Open PaulC61 opened 3 weeks ago

PaulC61 commented 3 weeks ago

Is your feature request related to a problem? Please describe.

The API you're developing is nice where you can load in and split the dataset for each benchmark. However, there is an issue of flexibility and control when people want to perform their own splitting regime for integration with previous studies. Especially in the case of the (currently) smaller datasets (kinases) where LOO-CV is really needed.

Describe the solution you'd like

It might not be a very "techy" way of doing things - but having the option to just download the datasets in a JSON/hdf5/.txt/.csv/simple format would be a nice feature to get up and running with integrating the curated datasets into existing workflows without a fuss. - Then the flexibility and control is up to us

cwognum commented 3 weeks ago

Hey @PaulC61, thanks for the kind words and thank you for the feedback!

To answer your question first, you can download all data associated with a dataset using

dataset.to_json(destination=...)

(Side note: We should probably update the name of that function... Something like download or save seems more clear)

As described in the docs, this will lead to the download of multiple files. In most cases, you will likely be interested in solely the table.parquet file, which is the Pandas DataFrame that holds the actual data.

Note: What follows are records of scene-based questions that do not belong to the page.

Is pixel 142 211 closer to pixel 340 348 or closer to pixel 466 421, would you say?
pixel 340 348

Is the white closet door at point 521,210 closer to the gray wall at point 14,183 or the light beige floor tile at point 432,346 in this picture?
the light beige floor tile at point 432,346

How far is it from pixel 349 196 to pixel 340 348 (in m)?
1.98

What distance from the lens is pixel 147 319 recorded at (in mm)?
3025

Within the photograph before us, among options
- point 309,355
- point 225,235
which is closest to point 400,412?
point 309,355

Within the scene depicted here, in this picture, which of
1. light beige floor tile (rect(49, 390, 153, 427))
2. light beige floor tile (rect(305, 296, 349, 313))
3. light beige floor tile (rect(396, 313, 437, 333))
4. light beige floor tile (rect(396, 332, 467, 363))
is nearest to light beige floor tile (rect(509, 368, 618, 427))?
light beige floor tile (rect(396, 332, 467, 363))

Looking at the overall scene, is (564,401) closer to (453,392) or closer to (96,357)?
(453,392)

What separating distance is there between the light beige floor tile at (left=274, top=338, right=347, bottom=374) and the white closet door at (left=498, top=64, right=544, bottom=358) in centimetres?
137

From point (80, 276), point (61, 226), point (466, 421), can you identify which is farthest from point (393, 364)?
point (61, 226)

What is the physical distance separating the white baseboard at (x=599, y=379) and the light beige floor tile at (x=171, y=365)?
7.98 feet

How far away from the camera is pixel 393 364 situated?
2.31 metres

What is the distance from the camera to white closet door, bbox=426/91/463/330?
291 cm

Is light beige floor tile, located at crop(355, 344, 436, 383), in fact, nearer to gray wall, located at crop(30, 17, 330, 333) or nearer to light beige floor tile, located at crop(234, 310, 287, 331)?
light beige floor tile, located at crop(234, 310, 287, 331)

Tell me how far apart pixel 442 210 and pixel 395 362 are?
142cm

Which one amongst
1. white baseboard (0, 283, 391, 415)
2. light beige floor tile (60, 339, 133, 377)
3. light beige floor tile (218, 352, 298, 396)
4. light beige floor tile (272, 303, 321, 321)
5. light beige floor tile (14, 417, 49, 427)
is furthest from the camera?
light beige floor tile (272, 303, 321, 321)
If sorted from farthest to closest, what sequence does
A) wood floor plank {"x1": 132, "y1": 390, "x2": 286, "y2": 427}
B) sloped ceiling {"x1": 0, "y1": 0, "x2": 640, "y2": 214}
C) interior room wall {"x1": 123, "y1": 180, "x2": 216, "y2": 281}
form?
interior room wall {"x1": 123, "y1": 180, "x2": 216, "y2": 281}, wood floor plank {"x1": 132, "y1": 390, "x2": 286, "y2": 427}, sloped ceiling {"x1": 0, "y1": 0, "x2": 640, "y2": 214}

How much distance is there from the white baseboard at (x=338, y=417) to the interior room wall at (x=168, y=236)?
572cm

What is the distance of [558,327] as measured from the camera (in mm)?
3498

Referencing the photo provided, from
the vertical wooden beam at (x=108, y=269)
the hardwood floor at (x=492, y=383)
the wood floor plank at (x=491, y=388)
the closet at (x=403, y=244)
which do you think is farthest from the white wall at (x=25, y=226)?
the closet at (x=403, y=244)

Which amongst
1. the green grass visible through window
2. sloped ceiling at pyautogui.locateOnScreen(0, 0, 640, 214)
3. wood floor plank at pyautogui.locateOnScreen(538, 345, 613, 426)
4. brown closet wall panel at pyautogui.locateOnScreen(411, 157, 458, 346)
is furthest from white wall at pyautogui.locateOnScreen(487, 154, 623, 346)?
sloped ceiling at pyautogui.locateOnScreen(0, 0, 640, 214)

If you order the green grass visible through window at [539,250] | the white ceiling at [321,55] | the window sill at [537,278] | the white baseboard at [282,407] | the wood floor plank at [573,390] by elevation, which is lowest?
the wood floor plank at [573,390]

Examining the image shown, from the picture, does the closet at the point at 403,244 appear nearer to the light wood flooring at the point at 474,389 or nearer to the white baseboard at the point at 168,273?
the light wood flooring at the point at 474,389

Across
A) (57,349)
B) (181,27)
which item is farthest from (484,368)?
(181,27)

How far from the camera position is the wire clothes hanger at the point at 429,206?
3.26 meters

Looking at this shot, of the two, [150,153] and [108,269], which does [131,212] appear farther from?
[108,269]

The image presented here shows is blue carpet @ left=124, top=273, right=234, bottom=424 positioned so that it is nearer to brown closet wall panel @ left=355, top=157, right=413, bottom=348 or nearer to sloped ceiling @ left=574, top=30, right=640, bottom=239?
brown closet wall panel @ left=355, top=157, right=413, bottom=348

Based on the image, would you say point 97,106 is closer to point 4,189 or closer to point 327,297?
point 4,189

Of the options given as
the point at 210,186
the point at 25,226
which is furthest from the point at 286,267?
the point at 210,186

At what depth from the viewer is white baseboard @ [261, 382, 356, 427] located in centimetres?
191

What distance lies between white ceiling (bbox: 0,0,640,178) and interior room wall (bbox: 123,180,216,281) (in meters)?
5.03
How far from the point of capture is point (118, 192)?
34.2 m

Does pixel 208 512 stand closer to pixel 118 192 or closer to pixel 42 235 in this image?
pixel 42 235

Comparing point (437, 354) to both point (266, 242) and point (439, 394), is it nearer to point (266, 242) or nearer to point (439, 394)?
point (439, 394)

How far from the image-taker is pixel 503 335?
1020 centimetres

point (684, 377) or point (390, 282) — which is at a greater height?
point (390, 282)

FYI - You can also access this same table using dataset.table.

Now having said that, we have something called "pointer columns" (see the docs) and are working on a new dataset implementation (to be announced soon!) that builds on that. This new implementation will actually forego the need of the table attribute in favor of a Zarr-only implementation. These cases may make it more difficult to do what you're interested in!

So why do we do so? We have good reason to! We are purposefully offering up some flexibility in favor of standardization and easy of use.

Does that make sense?

A final word: If you're interested in LOO-CV, you may be interested in our paper on method comparison which is coming out very soon! See here for more context.